**OBJECTIFS:**
**a.** D'après l'extrait sur le nouveau programme de seconde, quel rôle joue l'enseignement de l'économie ?
**b.** Reprenez l'extrait consacré au nouveau programme de seconde et poursuivez-le après sa dernière phrase.

**EXTRAIT À LIRE:**
Le nouveau programme de seconde ne s'encombre d'aucune précaution
épistémologique, puisqu'à aucun moment le fait
que le modèle de l'homo-economicus soit un « modèle
», qui repose sur des hypothèses comportementales discutables,
n'est évoqué. L'accès à la réflexivité,
c'est-à-dire au recul que permettent les sciences sociales
face à l'expérience individuelle, est ici totalement
évacué. Loin du projet émancipateur des SES
visant à dénaturaliser les processus de domination
et à dévoiler l'ensemble des déterminismes
économiques et sociaux qui influencent les destinées
individuelles, l'idéologie néo-libérale cherche
à l'inverse à faire de ces mécanismes des lois
incontournables, naturelles, propres non seulement à l'économie
de marché, mais à tout autre système économique
ou social. Autrement dit les lois du marché sont les lois
économiques. L'enseignement de l'économie joue ici
un rôle performatif : il doit contribuer à l'avènement
d'une société concurrentielle en persuadant ses futurs
membres que la concurrence est le principe régulateur de
tout système social, qu'il est donc naturel et incontournable
de se soumettre à ses lois.

**ENREGISTREMENTS DE DONNÉES:**
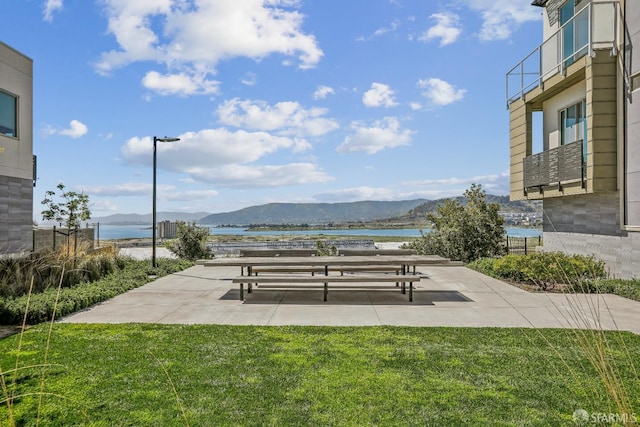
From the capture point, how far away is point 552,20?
45.8ft

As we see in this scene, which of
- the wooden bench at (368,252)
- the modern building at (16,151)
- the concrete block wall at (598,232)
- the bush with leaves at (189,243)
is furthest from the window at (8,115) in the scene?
the concrete block wall at (598,232)

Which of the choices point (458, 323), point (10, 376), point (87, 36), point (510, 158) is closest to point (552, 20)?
point (510, 158)

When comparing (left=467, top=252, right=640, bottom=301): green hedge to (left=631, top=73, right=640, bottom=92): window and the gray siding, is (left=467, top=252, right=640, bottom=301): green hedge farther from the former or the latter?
(left=631, top=73, right=640, bottom=92): window

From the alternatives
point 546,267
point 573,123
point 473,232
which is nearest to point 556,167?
point 573,123

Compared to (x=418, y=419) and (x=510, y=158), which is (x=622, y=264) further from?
(x=418, y=419)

**RÉPONSES:**
**a.** Un rôle performatif : il doit contribuer à l'avènement d'une société concurrentielle.

**b.**
Même si les néo-libéraux ne considèrent
pas l'ordre du marché et de la concurrence comme un ordre
naturel, il importe que les futurs acteurs économiques, eux,
le considèrent comme tel. C'est bien ce que sous-entend Michel
Pébereau lorsqu'il estime qu'« il serait peut-être
bon d’effectuer un travail pédagogique de fond sur
nos lycéens, comme cela a été fait par les
entreprises depuis 20 ans auprès de leurs salariés,
afin de les sensibiliser aux contraintes du libéralisme et
à améliorer leur compétitivité, en adhérant
au projet de leur entreprise. Je me positionne donc aujourd’hui
devant vous pour un enseignement où la concurrence est la
règle du jeu, où la création de richesses est
un préalable à la distribution de richesses, et où
le marché assure la régulation de l’économie
au quotidien"16 . Cette préoccupation des économistes
libéraux et des milieux patronaux pour l'enseignement de
l'économie n'a rien de nouveau, puisque déjà
dans les années 60 aux ÉU, L. Von Mises critiquait
le projet de programme d'enseignement de l'économie proposé
par un rapport gouvernemental sous le prétexte qu'il était
trop descriptif et pas assez positif envers l'économie capitaliste
: Von Mises estimait que les bienfaits de la révolution industrielle
étaient aussi le produit de la révolution idéologique
produite par les écrits des économistes classiques.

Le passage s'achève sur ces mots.